Un atlante di solito racconta il presente o al limite — a meno che non si tratti di atlante storico e che dunque vada indietro sull’asse temporale fotografandone i momenti salienti — il passato prossimo, al netto delle mutazioni geopolitiche “last minute”.
L’atlante dunque è una foto, un istante congelato, frutto però di tutto ciò che è stato prima: i movimenti, le dinamiche, le rivoluzioni improvvise o quelle costruite nell’arco di decenni o addirittura secoli.
Nell’istante stesso in cui inizi a pensarlo un atlante geografico è potenzialmente già vecchio.

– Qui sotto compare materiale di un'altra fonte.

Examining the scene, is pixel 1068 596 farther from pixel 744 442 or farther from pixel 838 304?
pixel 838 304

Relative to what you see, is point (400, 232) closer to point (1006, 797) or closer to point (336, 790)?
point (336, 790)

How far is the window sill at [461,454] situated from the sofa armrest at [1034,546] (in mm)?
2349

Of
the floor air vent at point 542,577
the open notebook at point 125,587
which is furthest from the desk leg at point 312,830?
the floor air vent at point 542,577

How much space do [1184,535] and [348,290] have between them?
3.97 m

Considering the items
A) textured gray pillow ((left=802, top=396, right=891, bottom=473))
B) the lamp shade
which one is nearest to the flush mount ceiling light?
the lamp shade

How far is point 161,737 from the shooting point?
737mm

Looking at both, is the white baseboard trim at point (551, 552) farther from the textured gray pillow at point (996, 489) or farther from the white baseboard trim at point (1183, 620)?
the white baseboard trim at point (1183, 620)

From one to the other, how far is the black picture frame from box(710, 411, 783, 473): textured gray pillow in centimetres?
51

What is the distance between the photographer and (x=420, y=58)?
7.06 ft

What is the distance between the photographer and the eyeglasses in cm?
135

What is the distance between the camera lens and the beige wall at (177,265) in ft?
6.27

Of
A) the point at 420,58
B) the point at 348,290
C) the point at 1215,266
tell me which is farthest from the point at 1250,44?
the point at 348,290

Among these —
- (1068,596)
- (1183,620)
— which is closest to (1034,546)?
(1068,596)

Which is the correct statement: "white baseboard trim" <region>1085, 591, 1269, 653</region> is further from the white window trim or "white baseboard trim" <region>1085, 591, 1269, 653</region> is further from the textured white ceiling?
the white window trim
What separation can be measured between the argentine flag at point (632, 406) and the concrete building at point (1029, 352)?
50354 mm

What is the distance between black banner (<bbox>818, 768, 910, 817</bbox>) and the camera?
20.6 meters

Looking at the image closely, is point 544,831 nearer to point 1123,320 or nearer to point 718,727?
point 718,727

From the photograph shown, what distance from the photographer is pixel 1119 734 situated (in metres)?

Figuriamoci nel caso si scelga di indagare un mutevolissimo microcosmo come quello della moda, sempre proiettato in avanti, sempre inscritto nel “domani”, da quando una collezione viene concepita fino al momento in cui arriva nei negozi.
Proprio per questo gli atlanti della moda, in un modo o nell’altro, sono sempre atlanti storici, frutto di lavoro d’archivio più che di osservazione del presente o di discussione sugli scenari futuri.
Quando però è nata l’idea di dedicare un volume ai 60 anni del Centro di Firenze per la Moda Italiana — fondato nel ’54 per «promuovere e internazionalizzare il sistema moda italiano» nella città al centro di un territorio che tra progettazione, produzione, artigianalità, eccellenze, fiere e scuole ha contribuito forse più di ogni altro a quel marchio Made in Italy che continua a resistere nonostante tutto e che in ogni parte del mondo è sinonimo di qualità, creatività e bellezza — quando è nata l’idea del volume, dicevo, l’intento non era però soltanto quello di fotografare il presente e dar conto del passato ma di creare un vero e proprio “dispositivo” mutante capace di immaginare il futuro utilizzando quegli stessi “fili” che sono arrivati a noi dalla storia di Firenze e della moda che l’ha attraversata.
Un libro del genere non poteva che essere affidato alla cura di Maria Luisa Frisa, critico e fashion curator, direttore del Corso di laurea in Design della moda e Arti multimediali all’Università Iuav di Venezia e presidente di MISA Associazione Italiana degli Studi di Moda; personaggio che per indole, formazione e curriculum non si trova certamente a suo agio nell’immobilità di una semplice “fotografia” di quel che è stato ma che cerca in ogni caso e in ogni modo (riuscendoci sempre) di districare i grovigli della storia, usandoli come rete capace di collegare tra lori nodi del contemporaneo e di tessere quel che verrà poi.
Edito da Marsilio e presentato durante l’ultima edizione di Pitti Immagine Uomo, Firenze Fashion Atlas è quindi sia un atlante storico, sia un’aggiornata panoramica sulla realtà fiorentina attuale ma è anche una mappa immaginaria delle possibili traiettorie prossime venture.
Un libro paradossalmente mutante — nonostante il supporto, la carta — e frutto di molteplici punti di vista, compreso il mio (mi si perdoni la parentesi autocelebrativa ma far parte del progetto è stato un vero onore, oltre che una sfida che ha comportato qualche nottata passata a lavorare e a tirare avanti a suon di caffè e sigarette), che si focalizza proprio sulle nuove traiettorie indipendenti del fashion design.